Although the City of Salem has its own electric department and seldom loses power supplied to residents and businesses, “Like every locality on Friday night, we had thousands of businesses and homes go off the grid when ‘Mr. Derecho’ came through,” said Mike Stevens, the city’s spokesperson. “By 10 a.m. on Monday, we had all but 20 residences back on the grid.”

He urged people to be careful of downed wires that still might have power in them and are still not in place. Unlike Roanoke County, Salem does not have special days for brush pickup. Cut limbs and brush from the storm will be picked up on normal trash days, Stevens said.

The rainless storm blasted its way from Ohio to Virginia and ripped apart electric power lines, poles and other infrastructure. Adding insult to injury was the 96-degree heat that wasn’t expected to let up by the end of the July 4 week in Salem.

Three days after the storm, 16,000 were still literally powerless in Glenvar and other portions of Roanoke County, 40 percent of Craig, much of Roanoke City and by Monday afternoon, about two dozen homes in the City of Salem, which runs its own electric system. Appalachian Power estimated power might not be restored until Saturday in many areas.

In the hours after the storm struck and ran, Salem restaurants and motels were filled by people wanting meals, a place to escape the heat and to recharge their phones and electronic devices. A room in the Salem Civic Center opened as a cooling center for part of the day on Saturday, offering air conditioning, water and TV.

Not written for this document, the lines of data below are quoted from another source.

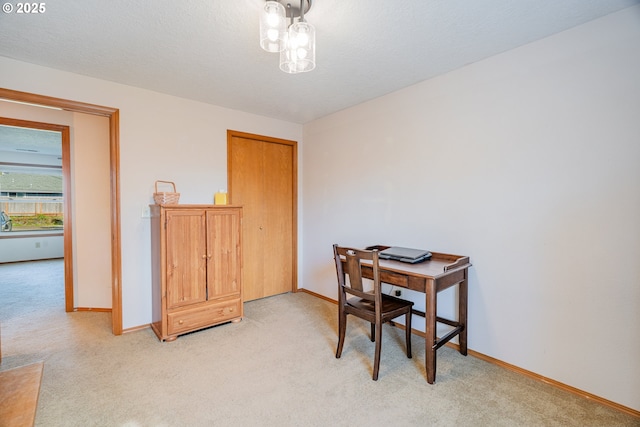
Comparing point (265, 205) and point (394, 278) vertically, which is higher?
point (265, 205)

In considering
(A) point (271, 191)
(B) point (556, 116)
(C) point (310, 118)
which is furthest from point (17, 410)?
(C) point (310, 118)

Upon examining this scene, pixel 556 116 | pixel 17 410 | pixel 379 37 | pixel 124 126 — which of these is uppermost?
pixel 379 37

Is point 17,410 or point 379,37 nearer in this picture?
point 17,410

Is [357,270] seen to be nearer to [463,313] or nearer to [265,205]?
[463,313]

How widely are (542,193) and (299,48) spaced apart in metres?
1.94

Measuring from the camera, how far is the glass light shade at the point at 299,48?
159 centimetres

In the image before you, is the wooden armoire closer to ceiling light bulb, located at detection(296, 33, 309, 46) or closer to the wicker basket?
the wicker basket

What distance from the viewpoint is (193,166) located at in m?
3.21

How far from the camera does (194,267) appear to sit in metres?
2.80

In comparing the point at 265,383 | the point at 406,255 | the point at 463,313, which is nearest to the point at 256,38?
the point at 406,255

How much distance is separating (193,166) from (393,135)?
2.24 m

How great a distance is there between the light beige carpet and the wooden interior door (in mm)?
976

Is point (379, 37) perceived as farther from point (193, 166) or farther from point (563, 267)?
point (193, 166)

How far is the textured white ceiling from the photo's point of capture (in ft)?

Bags of ice to salvage food from refrigerators and freezers were just about non-existent. A hand-lettered sign on the door of Food Lion on Wildwood Road read “No ice.”

Customers stood in line for up to an hour at Spartan Square Kroger on Sunday, waiting for the Ready Ice machine to make, bag, weigh and seal bags of cubes. The machine could make eight bags an hour, a Kroger cashier told those waiting. The box next to it was emptied of dry ice within minutes after that was delivered, she said.

The Salem Fair was scheduled to open on July 3 on schedule. Stevens said with the ice companies in the Roanoke Valley still without power, the Salem Civic Center was planning to supply ice for vendors at the fair.